Search Share Slipping, But Still Strong

Avenue A | Razorfish released its third annual Digital Outlook Report yesterday, a hefty 143-page book examining the state of digital media in 2006. As Zach Rodgers notes in his story at ClickZ, the big three portals are still garnering a quarter of AARF’s digital advertising dollars, handily beating out ad networks, community and entertainment sites, and anything other than search.

Search spending by AARF grew 17 percent overall, but search spending as a percentage of total billings dipped slightly from 31 percent in 2005 to 28 percent in 2006. This shift was even more pronounced at Yahoo, where the agency’s search spending dipped from 65 percent of total spend in 2005 to 40 percent of spend in 2006.

A longer version of this story for Search Engine Watch members covers more details from the study, including a look at emerging channels in search. Click here to learn more about becoming a member.

The agency, which spent more than $542 million over 863 Web sites last year, said that Yahoo, AOL and MSN saw their share of that agency’s media spending collectively jump from 13 percent in 2005 to 24 percent last year, driven by a lift in brand advertising budgets and AOL’s shift to an ad-supported model.

“AOL has lately been regarded as either a has-been or full of potential. They really came back in a big way last year, particularly for key accounts like Avenue A | Razorfish,” Jeff Lanctot, senior VP and general manager at Avenue A | Razorfish and editor of the report, told SEW. AARF’s year-to-year spending on AOL rose by 454 percent, and it didn’t gain by stealing share from other portals, but by growing the category, he said. Spending on both MSN and Yahoo was up over 80 percent year over year.

Giving Credit Where It’s Due

Lanctot said that one of the biggest shifts for search advertisers last year has been the way search and other media have been credited with conversion. “When you use a model where the ‘last click wins,’ that’s going to favor search. When you change the notion of how to value ad exposures that happen before the last conversion, you can attribute value to those exposures as well,” he said.

Through a process it calls Custom ROI Attribution, AARF has developed increasingly sophisticated methods of attributing conversions. When all ad placements and exposures are analyzed through this lens, it becomes apparent that several types of media combine to lead to a conversion, a fact which has been borne out in studies from other agencies and research firms as well.

For example, the concept of “assists” has been discussed recently by SearchIgnite, Starcom IP, Avenue A | Razorfish and even Yahoo and comScore. In fact, the concept of assists has been built into Yahoo’s Panama platform.

That means search will sometimes get less credit for a direct sale, despite being the last click before the sale. But it will also get more credit for non-transactional value for leading buyers through the conversion funnel at higher points, Lanctot said.

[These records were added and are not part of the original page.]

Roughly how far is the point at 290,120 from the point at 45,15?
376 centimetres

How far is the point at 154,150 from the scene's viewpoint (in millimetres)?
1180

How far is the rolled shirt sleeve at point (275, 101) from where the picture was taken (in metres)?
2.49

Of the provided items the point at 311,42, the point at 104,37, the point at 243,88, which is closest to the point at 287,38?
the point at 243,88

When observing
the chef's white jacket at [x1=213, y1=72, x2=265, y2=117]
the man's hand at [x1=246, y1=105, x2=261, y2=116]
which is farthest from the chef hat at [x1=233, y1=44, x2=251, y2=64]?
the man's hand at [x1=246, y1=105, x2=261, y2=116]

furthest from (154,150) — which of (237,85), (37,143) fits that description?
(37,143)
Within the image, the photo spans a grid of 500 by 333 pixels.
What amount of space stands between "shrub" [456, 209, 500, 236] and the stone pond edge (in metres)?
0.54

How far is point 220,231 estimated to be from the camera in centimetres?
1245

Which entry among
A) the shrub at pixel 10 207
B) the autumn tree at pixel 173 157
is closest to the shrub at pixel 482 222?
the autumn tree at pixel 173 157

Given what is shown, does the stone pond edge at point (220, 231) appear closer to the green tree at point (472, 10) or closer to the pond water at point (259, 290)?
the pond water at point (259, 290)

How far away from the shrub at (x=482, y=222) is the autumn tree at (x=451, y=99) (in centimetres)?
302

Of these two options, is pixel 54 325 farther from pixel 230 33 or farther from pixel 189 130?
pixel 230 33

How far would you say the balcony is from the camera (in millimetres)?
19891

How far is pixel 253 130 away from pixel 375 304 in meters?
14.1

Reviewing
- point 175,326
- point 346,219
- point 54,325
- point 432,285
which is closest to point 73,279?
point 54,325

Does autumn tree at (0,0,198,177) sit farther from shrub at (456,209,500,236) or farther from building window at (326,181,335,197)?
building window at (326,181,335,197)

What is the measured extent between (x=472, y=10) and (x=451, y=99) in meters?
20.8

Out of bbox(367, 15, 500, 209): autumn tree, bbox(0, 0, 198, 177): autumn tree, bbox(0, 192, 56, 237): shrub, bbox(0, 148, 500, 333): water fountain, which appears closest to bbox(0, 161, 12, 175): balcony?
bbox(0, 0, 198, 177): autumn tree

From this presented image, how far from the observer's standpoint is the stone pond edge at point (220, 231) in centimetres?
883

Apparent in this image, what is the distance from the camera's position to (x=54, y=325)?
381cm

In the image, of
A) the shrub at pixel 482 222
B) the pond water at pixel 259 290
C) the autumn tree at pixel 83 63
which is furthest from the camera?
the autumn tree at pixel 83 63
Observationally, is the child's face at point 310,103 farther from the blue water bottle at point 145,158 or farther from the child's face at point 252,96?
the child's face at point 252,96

For search marketing, that process can be reflected in “keyword attribution analysis,” a method that goes beyond portfolio keyword strategies to weigh and value each keyword according to the impact it has on the final transaction. Some of the goals tracked here, which are often lumped together as “branding” by some marketers, include building awareness across keywords, building positive brand association, and protecting brand trademarks from competition.

New Order of New Media

Lanctot likens the current state of interactive media with the upheaval of the advertising industry when TV burst on the scene. While sound and motion overtook static print ads 50 years ago, so today will interactivity and control change media, and advertising, in today’s world. The good news for marketers is that this will allow those that understand the new technologies to compete at a new level, he said.

“The new reality offers us the broadest marketing palette in history. We can now embrace the relevance, interactivity, and portability of print with the sound and motion of video. To those attributes, we can add efficient personalization, rapid optimization, and rich customer data,” Lanctot writes in the report.

Search will play an integral role in moving beyond TV advertising, as a case study included in the report shows. In a test including seven markets where an AARF client was spending offline, the agency compared the influence that offline spending had on online conversion.

With TV ads in the mix, the test found a 164.0-percent lift in total conversions when online ads and search were included, which was greater than the 157.7-percent lift in view-based conversions, when users were exposed to display ads. Without TV ads involved, but with other offline media, view-based conversions improved by 134.2 percent when online was added, and total conversions, which include search, jumped 193.0 percent.

At AARF, at least, search has been getting an early seat at the table alongside other digital media, Lanctot said. With most clients, the agency handles both search and display ads, with specialists handling each separately, but working closely with a central account team coordinating their efforts.

“In the last 18 months, especially, we’ve integrated all our services. We’ve built our business on the notion that silos have a shelf life, so we’ve tried to remove them wherever possible,” he said.

All told, Lanctot said that search needs to be considered alongside other online and offline media, and that methods such as AARF’s Custom ROI Attribution need to be undertaken to determine the right mix for each customer.

“If you’re not thinking about display and search together, you don’t have a single view of the customer. It’s crucial to figure that out,” he said. “If you’re managing things in a silo, you can’t get at those insights, and that will materially affect your decisions.”